> _Given problem_
Copy out each line of the data below that contains the string "instances".

___ Source records

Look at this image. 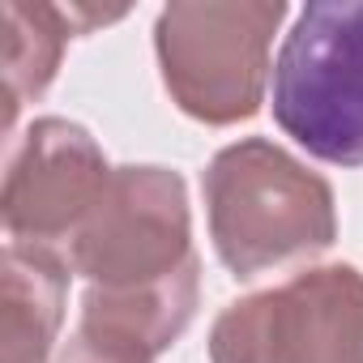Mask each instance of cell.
Listing matches in <instances>:
<instances>
[{
	"label": "cell",
	"mask_w": 363,
	"mask_h": 363,
	"mask_svg": "<svg viewBox=\"0 0 363 363\" xmlns=\"http://www.w3.org/2000/svg\"><path fill=\"white\" fill-rule=\"evenodd\" d=\"M201 189L214 252L235 278L316 257L337 240L329 179L265 137L218 150Z\"/></svg>",
	"instance_id": "6da1fadb"
},
{
	"label": "cell",
	"mask_w": 363,
	"mask_h": 363,
	"mask_svg": "<svg viewBox=\"0 0 363 363\" xmlns=\"http://www.w3.org/2000/svg\"><path fill=\"white\" fill-rule=\"evenodd\" d=\"M282 0H193L167 5L154 26L162 82L175 107L201 124H240L261 111Z\"/></svg>",
	"instance_id": "7a4b0ae2"
},
{
	"label": "cell",
	"mask_w": 363,
	"mask_h": 363,
	"mask_svg": "<svg viewBox=\"0 0 363 363\" xmlns=\"http://www.w3.org/2000/svg\"><path fill=\"white\" fill-rule=\"evenodd\" d=\"M274 120L312 158L363 167V0L308 5L274 65Z\"/></svg>",
	"instance_id": "3957f363"
},
{
	"label": "cell",
	"mask_w": 363,
	"mask_h": 363,
	"mask_svg": "<svg viewBox=\"0 0 363 363\" xmlns=\"http://www.w3.org/2000/svg\"><path fill=\"white\" fill-rule=\"evenodd\" d=\"M210 363H363V274L316 265L231 303L210 329Z\"/></svg>",
	"instance_id": "277c9868"
},
{
	"label": "cell",
	"mask_w": 363,
	"mask_h": 363,
	"mask_svg": "<svg viewBox=\"0 0 363 363\" xmlns=\"http://www.w3.org/2000/svg\"><path fill=\"white\" fill-rule=\"evenodd\" d=\"M193 214L184 179L167 167H116L107 193L69 244L90 286H145L193 261Z\"/></svg>",
	"instance_id": "5b68a950"
},
{
	"label": "cell",
	"mask_w": 363,
	"mask_h": 363,
	"mask_svg": "<svg viewBox=\"0 0 363 363\" xmlns=\"http://www.w3.org/2000/svg\"><path fill=\"white\" fill-rule=\"evenodd\" d=\"M116 167H107L94 137L60 116L35 120L13 145L5 162V214L9 244L30 248H56L60 240H77L86 218L107 193V179Z\"/></svg>",
	"instance_id": "8992f818"
},
{
	"label": "cell",
	"mask_w": 363,
	"mask_h": 363,
	"mask_svg": "<svg viewBox=\"0 0 363 363\" xmlns=\"http://www.w3.org/2000/svg\"><path fill=\"white\" fill-rule=\"evenodd\" d=\"M201 295V261L193 257L184 269H175L145 286H90L82 299V337L90 350L116 363H154L179 333L189 329Z\"/></svg>",
	"instance_id": "52a82bcc"
},
{
	"label": "cell",
	"mask_w": 363,
	"mask_h": 363,
	"mask_svg": "<svg viewBox=\"0 0 363 363\" xmlns=\"http://www.w3.org/2000/svg\"><path fill=\"white\" fill-rule=\"evenodd\" d=\"M69 295L56 248L9 244L0 257V363H48Z\"/></svg>",
	"instance_id": "ba28073f"
},
{
	"label": "cell",
	"mask_w": 363,
	"mask_h": 363,
	"mask_svg": "<svg viewBox=\"0 0 363 363\" xmlns=\"http://www.w3.org/2000/svg\"><path fill=\"white\" fill-rule=\"evenodd\" d=\"M0 26H5V128H13L18 111L52 86L65 43L77 35V26L69 9L30 0H5Z\"/></svg>",
	"instance_id": "9c48e42d"
},
{
	"label": "cell",
	"mask_w": 363,
	"mask_h": 363,
	"mask_svg": "<svg viewBox=\"0 0 363 363\" xmlns=\"http://www.w3.org/2000/svg\"><path fill=\"white\" fill-rule=\"evenodd\" d=\"M60 363H116V359H103L99 350H90L82 337H73L69 346H65V354H60Z\"/></svg>",
	"instance_id": "30bf717a"
}]
</instances>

______

> _Finished answer_
Listing matches in <instances>:
<instances>
</instances>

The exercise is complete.